In 1992, I was hired at the University of Calgary. They said: "To come here you have to have funding from the Alberta Heritage Foundation for Medical Research. Oh, for sure, you'll get it." We drove across the country. I called my contact from a pay phone at Market Mall and said, "I'm here. I can start tomorrow." He said, "Sorry Pere, they [the AHFMR] turned you down." My wife was crying, my baby was crying. It was the worst day of my life.

The U of C gave me salary support for two years but said that after two years if I didn't get the grant, I'd be gone. I had no lab. I had no money to buy equipment. Here I was alone again. So I went to my department and [asked for] $10,000.

I developed a mouse with a simplified genetic immune system to study diabetes. That mouse was the best thing I ever did. All the good things in my career were linked to that mouse. I got a Canadian Diabetes Association scholarship that paid my salary.

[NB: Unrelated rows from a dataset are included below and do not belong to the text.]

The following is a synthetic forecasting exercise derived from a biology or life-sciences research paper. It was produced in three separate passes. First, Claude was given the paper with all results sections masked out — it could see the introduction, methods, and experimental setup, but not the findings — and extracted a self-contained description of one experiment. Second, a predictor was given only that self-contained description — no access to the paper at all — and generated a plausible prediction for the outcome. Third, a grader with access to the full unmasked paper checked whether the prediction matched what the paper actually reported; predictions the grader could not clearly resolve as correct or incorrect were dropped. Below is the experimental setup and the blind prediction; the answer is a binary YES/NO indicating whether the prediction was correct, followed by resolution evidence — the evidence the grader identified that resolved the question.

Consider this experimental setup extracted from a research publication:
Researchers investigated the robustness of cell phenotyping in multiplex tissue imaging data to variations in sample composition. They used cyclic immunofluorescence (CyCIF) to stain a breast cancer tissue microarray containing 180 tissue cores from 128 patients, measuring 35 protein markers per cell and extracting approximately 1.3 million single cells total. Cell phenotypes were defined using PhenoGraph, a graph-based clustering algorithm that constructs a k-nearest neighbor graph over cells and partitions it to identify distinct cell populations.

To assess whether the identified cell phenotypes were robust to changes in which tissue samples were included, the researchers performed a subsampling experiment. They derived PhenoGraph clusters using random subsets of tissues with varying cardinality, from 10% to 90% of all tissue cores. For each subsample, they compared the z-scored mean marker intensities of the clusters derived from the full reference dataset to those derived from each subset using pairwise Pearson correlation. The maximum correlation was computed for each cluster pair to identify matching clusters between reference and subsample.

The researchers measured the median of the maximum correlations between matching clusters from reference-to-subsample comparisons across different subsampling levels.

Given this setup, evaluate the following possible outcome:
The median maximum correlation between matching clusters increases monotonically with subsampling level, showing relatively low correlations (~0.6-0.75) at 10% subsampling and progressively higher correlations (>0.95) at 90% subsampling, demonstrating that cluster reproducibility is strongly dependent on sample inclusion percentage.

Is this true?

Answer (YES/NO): NO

In 2000, we published in Nature, the best thing you can do as a researcher. But it wasn't a game-changing discovery. It didn't cure anything. Then a radiologist colleague read my paper and wanted to use nanoparticles to visualize diabetes. We started seeing really strange things that made no sense whatsoever. The nanoparticles were having a therapeutic effect. I had potentially an important discovery but very little data.

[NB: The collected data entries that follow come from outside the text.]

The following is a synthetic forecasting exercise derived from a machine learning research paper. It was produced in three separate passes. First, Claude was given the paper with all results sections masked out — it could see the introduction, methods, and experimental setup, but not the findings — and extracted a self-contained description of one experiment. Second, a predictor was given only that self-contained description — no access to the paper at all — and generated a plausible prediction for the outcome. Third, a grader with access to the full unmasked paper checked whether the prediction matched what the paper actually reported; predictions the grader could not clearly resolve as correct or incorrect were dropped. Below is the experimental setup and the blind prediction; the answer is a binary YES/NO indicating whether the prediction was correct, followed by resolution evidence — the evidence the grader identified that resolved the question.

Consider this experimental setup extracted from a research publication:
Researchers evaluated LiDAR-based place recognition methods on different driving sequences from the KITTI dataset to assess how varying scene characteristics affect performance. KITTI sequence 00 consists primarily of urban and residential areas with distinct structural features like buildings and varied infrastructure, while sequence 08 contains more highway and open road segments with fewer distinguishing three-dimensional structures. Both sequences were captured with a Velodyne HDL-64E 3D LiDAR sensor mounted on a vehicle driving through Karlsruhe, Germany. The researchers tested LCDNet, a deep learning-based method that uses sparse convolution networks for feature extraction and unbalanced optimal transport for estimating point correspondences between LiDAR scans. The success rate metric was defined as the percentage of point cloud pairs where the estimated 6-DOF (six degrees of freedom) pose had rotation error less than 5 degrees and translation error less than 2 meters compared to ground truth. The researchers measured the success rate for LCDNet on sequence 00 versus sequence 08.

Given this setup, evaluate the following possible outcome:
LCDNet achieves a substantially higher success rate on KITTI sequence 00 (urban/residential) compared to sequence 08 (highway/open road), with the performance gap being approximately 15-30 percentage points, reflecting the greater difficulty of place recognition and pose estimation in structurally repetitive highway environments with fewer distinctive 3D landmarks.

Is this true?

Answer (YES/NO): NO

I get a physical feeling when I'm on the right track … it's like my back brain is overtaking my front brain.

I went to the university and said: "I want to file a patent and build a company around this"… because if you license tech to a company they won't have the stamina or the patience to develop it further. Parvus was started in 2004 and incorporated in 2009.

[The journal] Immunity agreed to publish the research but I had to answer questions within 24 hours including: Explain why no one discovered this before? I said: "A discovery is called a discovery because no one has seen it before. Otherwise why would I send this paper to you?"

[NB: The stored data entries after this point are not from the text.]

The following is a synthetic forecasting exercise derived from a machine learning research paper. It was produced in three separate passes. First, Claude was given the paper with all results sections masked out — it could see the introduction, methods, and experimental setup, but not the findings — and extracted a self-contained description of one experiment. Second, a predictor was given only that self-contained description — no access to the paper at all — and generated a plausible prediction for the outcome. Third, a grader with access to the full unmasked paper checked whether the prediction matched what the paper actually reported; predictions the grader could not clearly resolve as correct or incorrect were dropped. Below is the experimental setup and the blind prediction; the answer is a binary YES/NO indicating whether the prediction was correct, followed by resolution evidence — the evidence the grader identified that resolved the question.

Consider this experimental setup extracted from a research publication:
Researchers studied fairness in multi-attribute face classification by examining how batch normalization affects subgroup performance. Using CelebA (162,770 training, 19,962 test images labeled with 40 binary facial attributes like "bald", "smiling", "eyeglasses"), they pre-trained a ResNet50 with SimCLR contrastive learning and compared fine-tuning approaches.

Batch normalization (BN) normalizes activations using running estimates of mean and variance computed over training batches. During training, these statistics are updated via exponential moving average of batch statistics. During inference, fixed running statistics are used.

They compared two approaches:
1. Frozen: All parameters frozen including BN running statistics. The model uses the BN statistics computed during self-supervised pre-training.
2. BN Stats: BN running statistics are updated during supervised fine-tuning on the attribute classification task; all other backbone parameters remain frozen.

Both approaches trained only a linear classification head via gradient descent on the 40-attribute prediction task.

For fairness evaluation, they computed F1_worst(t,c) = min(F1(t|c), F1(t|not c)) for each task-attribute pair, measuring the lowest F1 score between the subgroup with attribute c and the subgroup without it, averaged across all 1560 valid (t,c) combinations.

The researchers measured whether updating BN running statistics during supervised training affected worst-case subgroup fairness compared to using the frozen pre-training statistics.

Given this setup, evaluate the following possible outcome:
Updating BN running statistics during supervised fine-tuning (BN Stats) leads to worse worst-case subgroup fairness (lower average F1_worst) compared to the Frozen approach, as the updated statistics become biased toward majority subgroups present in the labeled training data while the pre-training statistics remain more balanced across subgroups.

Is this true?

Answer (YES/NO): NO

We secured a partnership with Novartis, which was a big break for us. They will do the clinical trials (for type 1 Diabetes). Our discovery stands to change medicine altogether in a radical way, and displace current drugs.

There is a possibility we may fail because that's part of the game. By then, this will mean we learned something more about the immune system.

I get many, many, many e-mails from people from all over the world. I can't write to them because I would spend all my day writing. But I am sympathetic. Autoimmune diseases are chronic and the treatments are tough. I've lived it.

My own health is stable. I have had Graves' Disease and had my thyroid irradiated. I've had arthritis that went away after a year.

Looking back, the things that make me a good scientist are the failures, not the successes. There were days when I thought: Maybe they're right, maybe I'm a loser, not working on a fashionable theme.

I enjoy describing the setbacks. Being successful was not my goal. I was curious, like a kid, nothing more than that.

As told to Janice Paskey. This interview has been edited and condensed.